Isnaini Marzuki, salah satu guru SDNU, mengatakan bahwa SDNU selalu mengajak para muridnya untuk akrab dan peduli dengan sesama. Jabat tangan disertai ucapan “Assalamu’alaikum” selalu dibiasakan setiap saat. Anak-anak diajarkan untuk akrab dan hangat dengan sesamanya. Dengan ucapan salam itu, anak-anak juga selalu diajari untuk menebarkan kedamaian dan kasih sayang. Iya, jabat tangan itulah yang selalu dimaknai untuk membekali anak-anak, sehingga kelak mereka terus bisa berjabat tangan kepada siapapun, untuk saling berbagi damai dan kasih sayang.

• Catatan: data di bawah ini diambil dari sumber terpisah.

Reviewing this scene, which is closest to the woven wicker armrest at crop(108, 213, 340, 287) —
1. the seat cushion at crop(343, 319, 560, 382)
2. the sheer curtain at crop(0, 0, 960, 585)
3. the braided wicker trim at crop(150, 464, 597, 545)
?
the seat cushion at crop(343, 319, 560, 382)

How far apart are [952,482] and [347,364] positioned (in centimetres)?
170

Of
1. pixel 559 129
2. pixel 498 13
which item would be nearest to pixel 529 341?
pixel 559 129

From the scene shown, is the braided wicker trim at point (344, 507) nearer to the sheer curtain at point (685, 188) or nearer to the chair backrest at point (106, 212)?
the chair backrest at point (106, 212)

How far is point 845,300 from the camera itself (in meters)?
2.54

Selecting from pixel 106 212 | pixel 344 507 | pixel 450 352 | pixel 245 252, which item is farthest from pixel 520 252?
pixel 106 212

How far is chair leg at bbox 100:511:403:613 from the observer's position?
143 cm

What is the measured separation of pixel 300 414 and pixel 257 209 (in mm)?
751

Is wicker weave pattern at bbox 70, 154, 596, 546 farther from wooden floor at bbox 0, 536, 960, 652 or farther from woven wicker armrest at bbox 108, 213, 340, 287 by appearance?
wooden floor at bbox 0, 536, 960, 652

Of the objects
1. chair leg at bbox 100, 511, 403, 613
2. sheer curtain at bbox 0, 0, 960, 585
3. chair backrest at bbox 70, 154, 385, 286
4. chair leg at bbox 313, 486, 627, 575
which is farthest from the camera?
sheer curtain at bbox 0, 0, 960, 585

“SDNU mengajari semua satuan pendidikan untuk saling menghargai, saling akrab. Saya sebagai guru merasakan itu. Saya ajak murid-murid untuk saling akrab, karena dari akrab itulah kita bisa saling berbagi dan membantu,” tegas Marzuki yang menjadi guru kelas 3.
Keakraban dan kehangatan antar siswa ini dirasakan oleh Ulil Albab, siswa kelas 6 asal Sleman. Memasuki kelas 6 ini, Ulil merasakan betul arti persahabatan dan kehangatan yang ia jalani sepanjang belajar. Karena sudah kelas 6, Ulil merasa sedih karena harus meninggalkan suasana kehangatan di sekolah. Walaupun ia bertekad akan mengamalkan apa yang didapatkan dari SDNU untuk bekal belajar di jenjang berikutnya.
Kehangatan dan keakraban ini dirajut sedemikian rupa oleh satuan pendidikan SDNU. Ini semua terinspirasi dari para pendiri SDNU. Mereka adalah KH Asyhari Abta, KH Syakir Ali, Prof. Moh Maksum, Prof. Yudian Wahyudi, Prof. Rochmat Wahab, Prof. Purwo Santoso, dan Prof Nizar Ali. SDNU sendiri berdiri pada 29 Mei 2009. Para kyai dan profesor ini memberikan pondasi pembelajaran bagi siswa SDNU.
“Para kyai dan profesor ini selalu menjadi inspirasi bagi SDNU. Mereka tak pernah bosan dan lalai untuk memberikan nasehat dan motivasi bagi pengelola SDNU. Mereka juga selalu mendoakan para siswa SDNU agar selalu diberikan kemudahan dan kelancaran dalam belajar. Kehangatan dan keakraban orang tua ini yang menjadi spirit bagi para guru untuk terus berjuang mengembangkan pendidikan SDNU,” tegas Fauzan, Kepala SDNU.
Fauzan juga menegaskan bahwa kehangatan para siswa ini kemudian mewujud dalam keseharian mereka di rumah. Bersama orang tuanya, anak-anak SDNU selalu hangat dengan orang tuanya, sehingga orang tua begitu senang dengan perkembangan belajar anak-anak.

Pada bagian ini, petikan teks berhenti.